Sounds like someone just got back from the Ren Faire, or Santa Fe! But why should he, I, or anyone care if some sliver of the godless go in for Tarot and Enya? Ahh, but danger and darkness for us all lie in these heresies! Hear Douthat say the sooth:
To get a fully revived paganism in contemporary America... the philosophers of pantheism and civil religion would need to build a religious bridge to the New Agers and neo-pagans, and together they would need to create a more fully realized cult of the immanent divine, an actual way to worship, not just to appreciate, the pantheistic order they discern.
It seems like we’re some distance from that happening — from the intellectuals whom [Steven D.] Smith describes as pagan actually donning druidic robes, or from Jeff Bezos playing pontifex maximus for a post-Christian civic cult. 
You assume, or at least hope, that Douthat finds these images as ridiculous as you do -- but then:
The 1970s, when a D.C. establishment figure like Sally Quinn was hexing her enemies, were a high-water mark for those kinds of experiments among elites. 
Maybe they don't have editors at the Times anymore -- I shouldn't wonder -- but why didn't anyone ask Douthat what evidence he had that Sally Quinn's voodoo dolls were not just proof that Sally Quinn is a daffy as hell old rich lady, but also part of real Satanic activity among the elites? Who else was working the Ouija boards and magic wands? And has it only gotten worse? Maybe after a couple of queries Douthat would have cracked and cried out PIZZAGATE IS REAL!
Now, occasional experiments in woke witchcraft and astrology notwithstanding, there’s a more elite embarrassment about the popular side of post-Christian spirituality. 
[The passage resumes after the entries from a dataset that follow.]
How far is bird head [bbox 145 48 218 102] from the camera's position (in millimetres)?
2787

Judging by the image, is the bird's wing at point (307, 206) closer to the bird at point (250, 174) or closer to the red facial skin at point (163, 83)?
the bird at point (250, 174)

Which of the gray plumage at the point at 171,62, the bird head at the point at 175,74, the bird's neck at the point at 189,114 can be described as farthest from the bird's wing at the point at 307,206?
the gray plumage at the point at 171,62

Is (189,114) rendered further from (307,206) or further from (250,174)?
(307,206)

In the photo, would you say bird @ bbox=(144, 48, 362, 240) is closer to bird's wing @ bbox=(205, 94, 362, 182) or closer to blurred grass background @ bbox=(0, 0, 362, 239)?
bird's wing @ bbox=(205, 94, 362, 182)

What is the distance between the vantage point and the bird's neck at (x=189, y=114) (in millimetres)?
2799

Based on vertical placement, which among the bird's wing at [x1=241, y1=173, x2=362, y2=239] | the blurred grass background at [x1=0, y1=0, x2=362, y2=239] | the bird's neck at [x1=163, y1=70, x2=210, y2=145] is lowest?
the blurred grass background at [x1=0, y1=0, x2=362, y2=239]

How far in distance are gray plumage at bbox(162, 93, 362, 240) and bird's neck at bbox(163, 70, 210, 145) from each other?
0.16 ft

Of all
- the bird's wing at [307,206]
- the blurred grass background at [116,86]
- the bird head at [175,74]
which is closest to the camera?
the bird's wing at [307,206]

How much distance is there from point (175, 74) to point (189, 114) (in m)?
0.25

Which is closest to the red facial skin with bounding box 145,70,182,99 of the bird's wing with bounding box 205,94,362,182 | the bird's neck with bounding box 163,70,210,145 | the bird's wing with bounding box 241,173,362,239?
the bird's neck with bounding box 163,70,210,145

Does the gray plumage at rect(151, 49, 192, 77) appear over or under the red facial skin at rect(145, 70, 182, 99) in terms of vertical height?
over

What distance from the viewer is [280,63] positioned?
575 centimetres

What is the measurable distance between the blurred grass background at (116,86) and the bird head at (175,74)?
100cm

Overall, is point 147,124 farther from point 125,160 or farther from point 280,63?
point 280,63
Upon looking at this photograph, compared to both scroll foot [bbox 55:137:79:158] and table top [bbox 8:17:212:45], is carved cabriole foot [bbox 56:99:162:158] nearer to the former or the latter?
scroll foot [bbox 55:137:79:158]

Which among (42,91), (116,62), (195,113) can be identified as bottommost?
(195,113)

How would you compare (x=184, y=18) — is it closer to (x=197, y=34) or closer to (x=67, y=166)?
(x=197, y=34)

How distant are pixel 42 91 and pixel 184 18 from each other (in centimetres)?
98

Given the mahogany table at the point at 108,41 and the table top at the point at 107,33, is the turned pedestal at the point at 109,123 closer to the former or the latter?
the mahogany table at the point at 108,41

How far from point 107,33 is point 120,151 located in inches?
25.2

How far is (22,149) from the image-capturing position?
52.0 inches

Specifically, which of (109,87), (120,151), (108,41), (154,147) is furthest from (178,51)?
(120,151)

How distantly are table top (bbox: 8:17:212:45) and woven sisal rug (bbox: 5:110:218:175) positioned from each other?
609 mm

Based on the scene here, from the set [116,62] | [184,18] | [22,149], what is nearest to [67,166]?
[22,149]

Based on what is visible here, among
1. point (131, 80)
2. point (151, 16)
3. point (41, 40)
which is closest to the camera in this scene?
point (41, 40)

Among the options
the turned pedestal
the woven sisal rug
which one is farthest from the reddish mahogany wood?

That embarrassment may not last forever; perhaps a prophet of a new harmonized paganism is waiting in the wings. 
SOOOOOOROOOOOOOS
Until then, those of us who still believe in a divine that made the universe rather than just pervading it — and who have a certain fear of what more immanent spirits have to offer us — should be able to recognize the outlines of a possible successor to our world-picture, while taking comfort that it is not yet fully formed.
The words "certain fear" link to a story about exorcism. Wait -- now I get it -- Douthat finally saw The Exorcist! And he knows that poor little girl wasn't randomly chosen by Pazuzu -- he was guided to her by Sally Quinn and her Georgetown coven! Who knows what other black mischief these harpies have summoned -- why, theirs may be the force that invaded and ruined the Republican Party, causing it to reject Douthat's neo-communitarian ideas and turn into the Trump mob! Finally, an explanation that makes sense!

If you see Douthat outside Comet Ping Pong with a long parcel, call the cops.